Pointing out that commercial compulsions force the managements to keep on expanding their operations, the 76-year-old Thangaraju, former officer of the Indian Administrative Service (IAS), says the tendency to ignore safety norms is inherent in the attitude of those who run the factories. This is why frequent and periodic visits coupled with sudden inspections assume greater importance.
The managements should be made conscious of the possibility of the authorities inspecting their premises any time,” says the former officer, who retired in 1995 after 32 years in government service.
Qualifying that the conditions prevalent in Sivakasi 21 years ago may not be relevant now, the former IAS officer, an alumnus of Annamalai University, however, stresses the need for adequate training to workers and supervisors of the units regarding different stages in the production of firecracker items such as preparation, mixing of chemicals, storage and transportation. Insurance cover is a must for everyone.
At the same time, Mr. Thangaraju notes that the sector has been providing reliable employment to people of the arid Sivakasi region, which does not have any alternative source of sustainable employment.
On the part of the authorities, there should be coordinated action and a multi-disciplinary team should be in place to monitor the working of the units. Any issue of inadequate staff strength in any of the agencies involved should be addressed immediately.

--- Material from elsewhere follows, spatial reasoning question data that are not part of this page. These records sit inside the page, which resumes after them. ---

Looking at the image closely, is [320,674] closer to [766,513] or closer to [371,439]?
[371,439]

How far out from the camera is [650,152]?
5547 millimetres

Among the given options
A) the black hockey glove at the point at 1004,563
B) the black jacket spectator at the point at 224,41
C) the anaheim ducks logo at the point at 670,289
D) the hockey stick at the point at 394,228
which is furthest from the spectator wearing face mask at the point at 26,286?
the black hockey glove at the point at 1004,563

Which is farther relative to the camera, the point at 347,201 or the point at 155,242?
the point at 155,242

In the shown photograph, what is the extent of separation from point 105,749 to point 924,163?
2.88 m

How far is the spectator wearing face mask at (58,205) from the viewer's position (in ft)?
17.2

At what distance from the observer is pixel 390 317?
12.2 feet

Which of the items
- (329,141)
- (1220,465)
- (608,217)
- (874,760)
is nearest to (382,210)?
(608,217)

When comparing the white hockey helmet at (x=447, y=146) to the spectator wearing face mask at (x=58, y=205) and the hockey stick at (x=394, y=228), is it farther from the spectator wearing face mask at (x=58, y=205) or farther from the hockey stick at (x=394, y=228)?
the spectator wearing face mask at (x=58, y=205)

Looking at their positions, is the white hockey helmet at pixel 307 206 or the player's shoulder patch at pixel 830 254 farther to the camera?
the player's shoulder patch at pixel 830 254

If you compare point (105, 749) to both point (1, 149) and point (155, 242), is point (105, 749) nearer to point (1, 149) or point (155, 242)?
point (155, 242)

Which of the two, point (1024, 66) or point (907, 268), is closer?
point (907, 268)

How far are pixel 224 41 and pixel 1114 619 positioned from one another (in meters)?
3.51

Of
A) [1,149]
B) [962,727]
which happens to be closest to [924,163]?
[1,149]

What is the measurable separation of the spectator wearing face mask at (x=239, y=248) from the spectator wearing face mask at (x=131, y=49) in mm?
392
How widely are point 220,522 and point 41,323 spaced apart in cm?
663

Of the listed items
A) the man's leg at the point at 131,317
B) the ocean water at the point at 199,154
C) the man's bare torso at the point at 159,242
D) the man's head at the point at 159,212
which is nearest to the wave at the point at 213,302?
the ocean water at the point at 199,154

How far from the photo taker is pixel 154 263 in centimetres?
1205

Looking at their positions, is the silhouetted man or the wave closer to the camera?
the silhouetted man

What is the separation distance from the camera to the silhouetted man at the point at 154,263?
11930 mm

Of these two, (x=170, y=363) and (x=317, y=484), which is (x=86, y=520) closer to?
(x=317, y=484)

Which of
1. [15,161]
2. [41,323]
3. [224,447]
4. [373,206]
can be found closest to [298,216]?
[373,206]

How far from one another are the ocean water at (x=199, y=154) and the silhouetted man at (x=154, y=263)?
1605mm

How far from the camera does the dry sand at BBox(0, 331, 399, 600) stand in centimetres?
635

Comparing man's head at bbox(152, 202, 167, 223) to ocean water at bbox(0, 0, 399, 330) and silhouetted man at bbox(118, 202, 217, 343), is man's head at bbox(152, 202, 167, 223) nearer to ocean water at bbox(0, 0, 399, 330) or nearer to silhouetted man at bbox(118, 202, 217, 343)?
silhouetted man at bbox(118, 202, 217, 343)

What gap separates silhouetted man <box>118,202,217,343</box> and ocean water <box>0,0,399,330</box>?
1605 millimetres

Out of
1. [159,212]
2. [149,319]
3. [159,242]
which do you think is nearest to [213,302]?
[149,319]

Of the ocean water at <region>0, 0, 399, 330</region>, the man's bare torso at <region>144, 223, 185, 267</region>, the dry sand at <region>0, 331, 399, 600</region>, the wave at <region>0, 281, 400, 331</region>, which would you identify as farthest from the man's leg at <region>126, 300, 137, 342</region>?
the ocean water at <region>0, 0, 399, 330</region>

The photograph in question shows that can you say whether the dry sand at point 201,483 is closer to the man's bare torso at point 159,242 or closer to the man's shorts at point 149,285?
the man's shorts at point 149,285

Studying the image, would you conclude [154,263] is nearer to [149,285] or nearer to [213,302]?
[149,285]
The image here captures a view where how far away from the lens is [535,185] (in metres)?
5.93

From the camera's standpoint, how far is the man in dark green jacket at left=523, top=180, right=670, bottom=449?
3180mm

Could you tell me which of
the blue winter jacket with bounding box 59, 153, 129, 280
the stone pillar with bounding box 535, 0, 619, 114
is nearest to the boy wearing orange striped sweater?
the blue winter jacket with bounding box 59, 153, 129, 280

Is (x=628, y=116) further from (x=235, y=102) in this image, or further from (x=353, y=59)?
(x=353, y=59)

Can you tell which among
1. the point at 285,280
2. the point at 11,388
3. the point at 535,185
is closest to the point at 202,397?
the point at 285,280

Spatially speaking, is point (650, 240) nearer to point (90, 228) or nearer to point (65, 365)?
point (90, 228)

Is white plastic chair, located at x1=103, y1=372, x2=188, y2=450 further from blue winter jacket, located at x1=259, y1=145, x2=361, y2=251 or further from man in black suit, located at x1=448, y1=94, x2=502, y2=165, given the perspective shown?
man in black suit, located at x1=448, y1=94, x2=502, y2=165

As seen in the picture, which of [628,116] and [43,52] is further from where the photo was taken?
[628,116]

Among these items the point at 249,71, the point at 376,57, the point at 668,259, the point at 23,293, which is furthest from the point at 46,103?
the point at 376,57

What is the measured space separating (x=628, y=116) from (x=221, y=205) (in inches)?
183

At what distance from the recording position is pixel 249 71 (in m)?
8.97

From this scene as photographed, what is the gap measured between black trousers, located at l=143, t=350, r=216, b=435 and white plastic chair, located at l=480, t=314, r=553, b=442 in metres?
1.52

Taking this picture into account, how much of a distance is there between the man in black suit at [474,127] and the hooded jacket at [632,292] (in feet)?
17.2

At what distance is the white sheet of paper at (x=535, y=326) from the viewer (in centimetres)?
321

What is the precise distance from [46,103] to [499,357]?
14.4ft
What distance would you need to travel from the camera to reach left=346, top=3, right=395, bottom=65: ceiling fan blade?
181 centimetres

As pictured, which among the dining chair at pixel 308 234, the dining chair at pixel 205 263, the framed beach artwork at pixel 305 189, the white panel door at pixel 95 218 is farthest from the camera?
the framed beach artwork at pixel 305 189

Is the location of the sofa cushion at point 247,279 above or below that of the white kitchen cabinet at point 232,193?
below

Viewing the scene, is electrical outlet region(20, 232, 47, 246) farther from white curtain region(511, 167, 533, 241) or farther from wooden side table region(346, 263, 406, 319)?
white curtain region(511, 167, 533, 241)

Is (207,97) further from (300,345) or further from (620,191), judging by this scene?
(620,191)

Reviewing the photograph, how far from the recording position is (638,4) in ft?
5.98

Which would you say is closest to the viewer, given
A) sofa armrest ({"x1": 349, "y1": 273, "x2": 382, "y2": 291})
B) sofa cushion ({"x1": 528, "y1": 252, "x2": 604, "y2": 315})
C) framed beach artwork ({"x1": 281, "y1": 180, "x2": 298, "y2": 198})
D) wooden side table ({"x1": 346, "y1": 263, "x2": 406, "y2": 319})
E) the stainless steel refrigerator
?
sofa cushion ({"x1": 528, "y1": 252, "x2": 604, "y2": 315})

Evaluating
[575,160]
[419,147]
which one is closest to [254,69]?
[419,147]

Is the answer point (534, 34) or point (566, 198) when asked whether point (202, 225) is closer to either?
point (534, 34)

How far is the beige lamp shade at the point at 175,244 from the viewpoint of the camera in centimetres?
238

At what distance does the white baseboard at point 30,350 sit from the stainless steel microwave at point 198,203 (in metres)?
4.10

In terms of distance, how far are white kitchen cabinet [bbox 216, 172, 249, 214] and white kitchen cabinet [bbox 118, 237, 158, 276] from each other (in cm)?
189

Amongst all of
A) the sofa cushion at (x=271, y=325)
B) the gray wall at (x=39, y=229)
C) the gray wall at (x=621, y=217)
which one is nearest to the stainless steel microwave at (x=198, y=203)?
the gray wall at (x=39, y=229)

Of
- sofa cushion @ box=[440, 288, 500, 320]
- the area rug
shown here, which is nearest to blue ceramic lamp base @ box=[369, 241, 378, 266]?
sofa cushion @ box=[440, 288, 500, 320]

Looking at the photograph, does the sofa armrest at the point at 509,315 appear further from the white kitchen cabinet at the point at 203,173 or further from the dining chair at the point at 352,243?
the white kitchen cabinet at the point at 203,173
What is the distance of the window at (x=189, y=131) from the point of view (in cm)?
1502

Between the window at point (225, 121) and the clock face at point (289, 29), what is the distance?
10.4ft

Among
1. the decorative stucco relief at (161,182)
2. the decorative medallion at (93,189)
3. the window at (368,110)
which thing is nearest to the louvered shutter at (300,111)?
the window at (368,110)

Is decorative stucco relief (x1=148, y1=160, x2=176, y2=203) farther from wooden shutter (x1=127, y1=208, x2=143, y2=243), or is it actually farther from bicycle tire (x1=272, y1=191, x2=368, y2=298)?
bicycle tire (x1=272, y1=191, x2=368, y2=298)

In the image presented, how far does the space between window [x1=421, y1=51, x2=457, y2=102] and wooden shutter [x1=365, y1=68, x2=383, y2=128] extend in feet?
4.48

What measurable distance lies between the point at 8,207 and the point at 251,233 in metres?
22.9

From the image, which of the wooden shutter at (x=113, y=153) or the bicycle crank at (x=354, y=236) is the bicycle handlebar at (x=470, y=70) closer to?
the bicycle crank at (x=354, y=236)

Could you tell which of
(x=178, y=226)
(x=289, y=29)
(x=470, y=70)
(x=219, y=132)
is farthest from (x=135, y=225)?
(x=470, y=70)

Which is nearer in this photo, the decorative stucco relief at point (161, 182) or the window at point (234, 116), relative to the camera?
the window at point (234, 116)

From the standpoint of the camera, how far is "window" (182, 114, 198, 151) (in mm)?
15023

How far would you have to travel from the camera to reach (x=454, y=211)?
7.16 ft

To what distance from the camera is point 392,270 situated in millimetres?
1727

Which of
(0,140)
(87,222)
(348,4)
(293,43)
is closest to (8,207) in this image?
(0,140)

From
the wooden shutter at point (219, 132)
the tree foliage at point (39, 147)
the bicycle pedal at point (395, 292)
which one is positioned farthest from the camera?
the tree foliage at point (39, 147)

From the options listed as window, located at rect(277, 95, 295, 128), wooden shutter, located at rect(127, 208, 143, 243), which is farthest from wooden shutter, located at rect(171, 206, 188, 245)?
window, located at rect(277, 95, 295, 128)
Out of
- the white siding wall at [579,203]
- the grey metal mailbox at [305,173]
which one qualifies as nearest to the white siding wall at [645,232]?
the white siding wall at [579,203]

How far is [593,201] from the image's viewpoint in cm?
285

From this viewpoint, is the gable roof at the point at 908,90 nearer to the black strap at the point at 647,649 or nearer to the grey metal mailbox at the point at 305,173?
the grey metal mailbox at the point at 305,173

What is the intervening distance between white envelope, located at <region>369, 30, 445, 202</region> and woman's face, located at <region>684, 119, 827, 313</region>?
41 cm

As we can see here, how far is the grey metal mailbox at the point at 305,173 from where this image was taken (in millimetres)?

Recalling his experience of studying the problem, Mr. Thangaraju who had toured various villages in and around Sivakasi for five days, says his brief then had included the issue of child labour. In his enquiry report, he had mentioned that three girls among those died (numbering 39) were underaged. He says it was not an uncommon practice among parents then to mix up age particulars of one of their children with another and this posed a problem in identifying the problem of child labour more precisely.
The report, referring to studies on child labour in Sivakasi, including the one made by the Harban Singh committee, constituted by the State Government in 1978, cited their conclusion that child labour was more common in match works industries than fireworks industries. However, it concluded that “irrespective of its size, the child labour certainly deserves to be totally eliminated in fire works units because of higher risks involved.” Mr. Thangaraju now proudly says that the drive against child labour has only intensified since then.
A senior government official, who visited Sivakasi last week after the blast at the Om Sakthi Fireworks Industries, says among those killed there was no child labourer. In fact, during his trip, the official came across children with school books.